Je l’appelais Morgan
Tel est le titre du film documentaire de Kasper Collin consacré à l’incroyable musicien qu’était Lee Morgan : I Called Him Morgan. Morgan, génie des pistons, alchimiste du hard bop jusqu’en 1972, où il trouve la mort sous les balles de son épouse Helen, folle de jalousie. Lee Morgan avait alors l’âge christique : 33 ans.
La trame narrative de ce film documentaire est guidée par les entrevues enregistrées par Larry Reni Thomas, enregistrées en 1995 et 1996. Thomas, alors enseignant en arts, s’est trouvé ébahi d’avoir parmi ses élèves une femme âgée du nom de Morgan et de découvrir qu’elle était la femme du musicien. Veuve et assassin à la fois, puisqu’elle l’acheva de deux balles de révolver au club de jazz Slugs’ Saloon le 19 février 1972. De ces entretiens paraîtra en outre un livre, The Lady Who Shot Lee Morgan (UBUS, 2014).
Ce film est par ailleurs une prouesse archivistique. En effet, il s’appuie sur les archives photographiques du label Blue Note, mais aussi une série d’entretiens réalisés sur magnétophone, avec Lee Morgan, Helen Morgan, Art Blakey, ainsi que des extraits originaux de concerts filmés.
On découvre par ce film une face sombre de Lee Morgan : au trompettiste impeccable et flamboyant on oppose un jeune homme tourmenté par les drogues et l’alcool. Mais on y dévoile également un homme habité par la classe, méticuleux dans ses choix vestimentaires (il allait jusqu’à porter de splendides fourrures), toujours impeccablement coiffé et chaussé comme un duc. Ce sont d’ailleurs de magnifiques chaussures qu’il vendra un jour pour acheter la dose d’héroïne. Tragique va-nus-pieds.

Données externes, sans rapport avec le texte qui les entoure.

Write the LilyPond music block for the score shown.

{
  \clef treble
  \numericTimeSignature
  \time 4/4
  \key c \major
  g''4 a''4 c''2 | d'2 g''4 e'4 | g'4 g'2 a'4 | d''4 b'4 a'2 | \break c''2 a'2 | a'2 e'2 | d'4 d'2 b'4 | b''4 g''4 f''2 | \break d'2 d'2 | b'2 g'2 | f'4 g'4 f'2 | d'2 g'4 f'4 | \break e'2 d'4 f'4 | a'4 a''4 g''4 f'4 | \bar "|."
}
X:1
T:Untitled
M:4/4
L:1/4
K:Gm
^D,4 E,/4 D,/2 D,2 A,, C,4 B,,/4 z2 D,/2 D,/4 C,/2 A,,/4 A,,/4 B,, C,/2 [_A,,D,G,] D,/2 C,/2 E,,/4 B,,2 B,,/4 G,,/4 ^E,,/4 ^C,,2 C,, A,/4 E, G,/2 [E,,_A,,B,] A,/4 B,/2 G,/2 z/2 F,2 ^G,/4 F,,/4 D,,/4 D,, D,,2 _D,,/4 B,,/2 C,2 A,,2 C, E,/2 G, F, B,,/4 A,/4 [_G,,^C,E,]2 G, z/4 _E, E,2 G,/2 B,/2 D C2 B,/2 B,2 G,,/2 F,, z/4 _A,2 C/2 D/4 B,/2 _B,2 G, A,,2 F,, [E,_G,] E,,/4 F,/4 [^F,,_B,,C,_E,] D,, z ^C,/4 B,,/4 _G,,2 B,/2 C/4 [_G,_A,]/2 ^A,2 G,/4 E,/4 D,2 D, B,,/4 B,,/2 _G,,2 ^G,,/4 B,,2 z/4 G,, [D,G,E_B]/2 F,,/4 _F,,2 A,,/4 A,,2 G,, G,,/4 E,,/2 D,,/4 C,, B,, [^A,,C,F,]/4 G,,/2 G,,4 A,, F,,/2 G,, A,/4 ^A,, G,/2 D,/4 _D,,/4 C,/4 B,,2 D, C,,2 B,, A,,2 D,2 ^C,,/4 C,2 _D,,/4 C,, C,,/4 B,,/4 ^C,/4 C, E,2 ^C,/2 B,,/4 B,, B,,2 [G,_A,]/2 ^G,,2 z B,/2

Le film a également le mérite, au travers de témoignages oraux et de photos, de souligner la force du mentorat exercé par Dizzy Gillespie, avec qui Lee Morgan se mit à rivaliser au sein de son propre orchestre. Les deux trompettes au pavillon incliné vers le haut entretenaient une relation fraternelle et amicalement frondeuse.
Mais ce qui ressort de ce film superbement réalisé, c’est le troublant pardon qui émane des témoignages poignants de ses anciens musiciens : Jymie Merritt, Wayne Shorter et Bennie Maupin, notamment. Gagnés par la colère et la rage, les musiciens pardonneront finalement à Helen Morgan, lui permettant une inattendue rédemption. Car ils lui devaient d’avoir remis le trompettiste junkie sur pied, après une traversée chaotique de la décennie 1960.
Avis aux amateurs, le film est disponible sur NetFlix depuis le 24 juillet 2017.